**Try it**: Using the data that follows, output only the lines from the line with "Sharpened pencil rising" up to and including the line with "Austin speed shop", exactly, leaving pictures aside.

**Supplied records**:
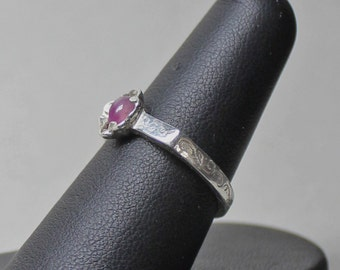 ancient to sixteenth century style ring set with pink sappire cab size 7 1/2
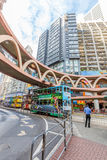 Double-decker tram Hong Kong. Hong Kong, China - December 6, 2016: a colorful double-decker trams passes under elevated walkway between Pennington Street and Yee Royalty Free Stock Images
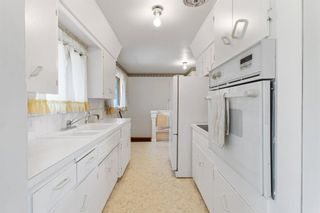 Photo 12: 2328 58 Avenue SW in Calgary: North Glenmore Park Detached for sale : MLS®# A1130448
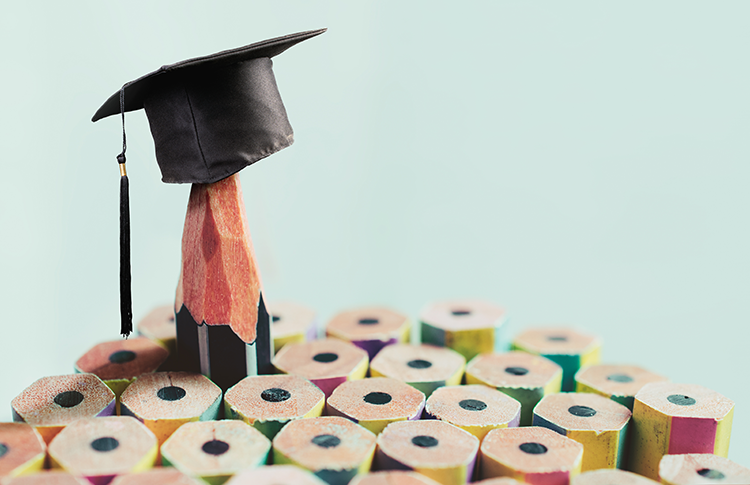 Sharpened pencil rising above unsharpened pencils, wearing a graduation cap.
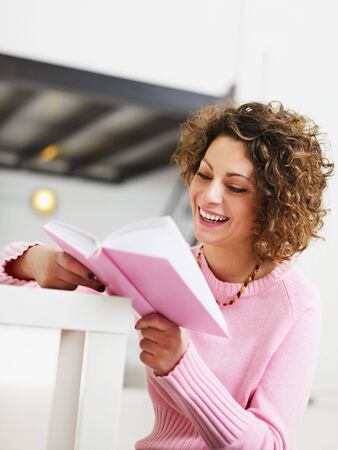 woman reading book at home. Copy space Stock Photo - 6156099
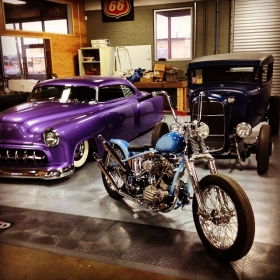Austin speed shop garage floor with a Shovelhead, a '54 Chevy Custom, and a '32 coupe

* * *

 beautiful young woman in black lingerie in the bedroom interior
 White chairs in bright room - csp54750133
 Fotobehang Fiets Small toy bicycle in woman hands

**Result**:
 Sharpened pencil rising above unsharpened pencils, wearing a graduation cap.
 woman reading book at home. Copy space Stock Photo - 6156099
Austin speed shop garage floor with a Shovelhead, a '54 Chevy Custom, and a '32 coupe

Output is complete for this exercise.